Text segment:

# How often do you brush?



## mswhipple (Mar 7, 2011)

I was just wondering... How often do other Vizsla owners brush their dog's coat? 

Must admit I probably don't do it often enough -- maybe once every week to ten days. But I do have high praise for this thing I use on Willie called a "Curry Brush" made by Four Paws. It is made of red rubber, and when I brush Willie I am always just amazed at how much loose fur comes off of him!! You wouldn't think, with such a close coat and all... Anyway, I just finished brushing him (always outside). ;D He always seem to enjoy it, too.


----------



## Emily1970 (Apr 21, 2011)

I brush about the same as you, but I've noticed that Riley doesn't really lose any hair. Is that normal?


----------



## mswhipple (Mar 7, 2011)

Task requirements:
1. Copy the passage of the dog-brushing thread from "Must admit I" to "(Apr 21, 2011)" word for word.
2. Write the next part of the forum thread about brushing a Vizsla's coat, picking up after its last line.

Data excerpts:
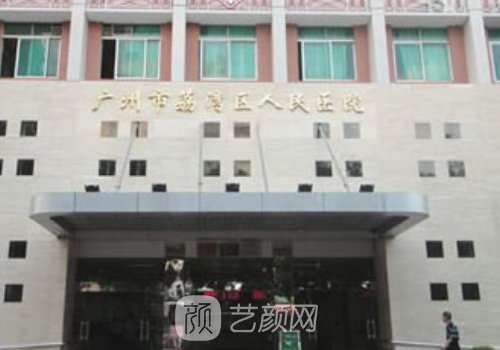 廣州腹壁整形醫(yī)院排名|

---

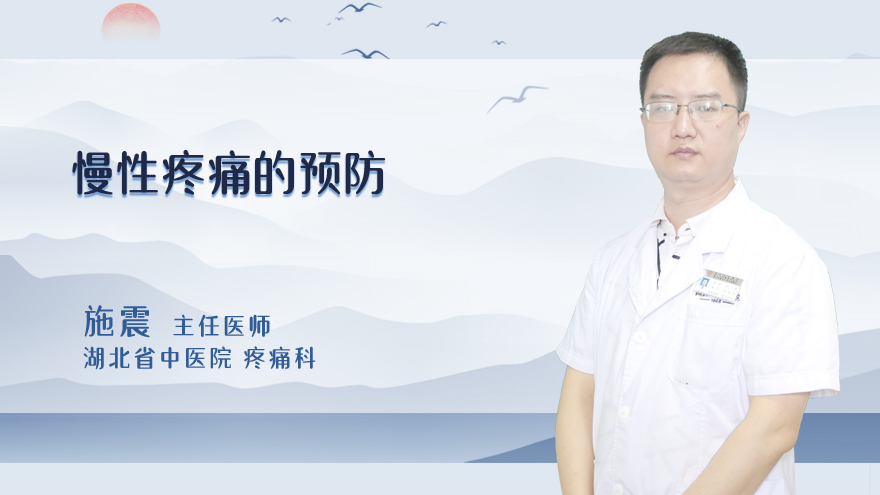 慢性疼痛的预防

Answers to the exercises:
1.
Must admit I probably don't do it often enough -- maybe once every week to ten days. But I do have high praise for this thing I use on Willie called a "Curry Brush" made by Four Paws. It is made of red rubber, and when I brush Willie I am always just amazed at how much loose fur comes off of him!! You wouldn't think, with such a close coat and all... Anyway, I just finished brushing him (always outside). ;D He always seem to enjoy it, too.


----------



## Emily1970 (Apr 21, 2011)

2.
Well, I've come to believe that it has a lot to do with the grooming tool itself. When I used a regular dog brush, in the past, not nearly as much hair came out. The curry brush just does a really nice job of it... loosens it up and pulls it to the top of the coat. Then I just sweep it off onto the lawn with my hand, and my lawn mower guys do the rest. It's blowin' in the wind.


----------



## datacan (May 15, 2011)

We have a cat and it must be brushed almost twice a week, its labor intensive work so we are used to it. 
Sam, our 5 month old V on the other hand gets brushed almost daily it's part of our bonding ritual (2 minutes and it's done). 
My goal is to train him to bring the brush whenever he feels like having his coat pampered, though.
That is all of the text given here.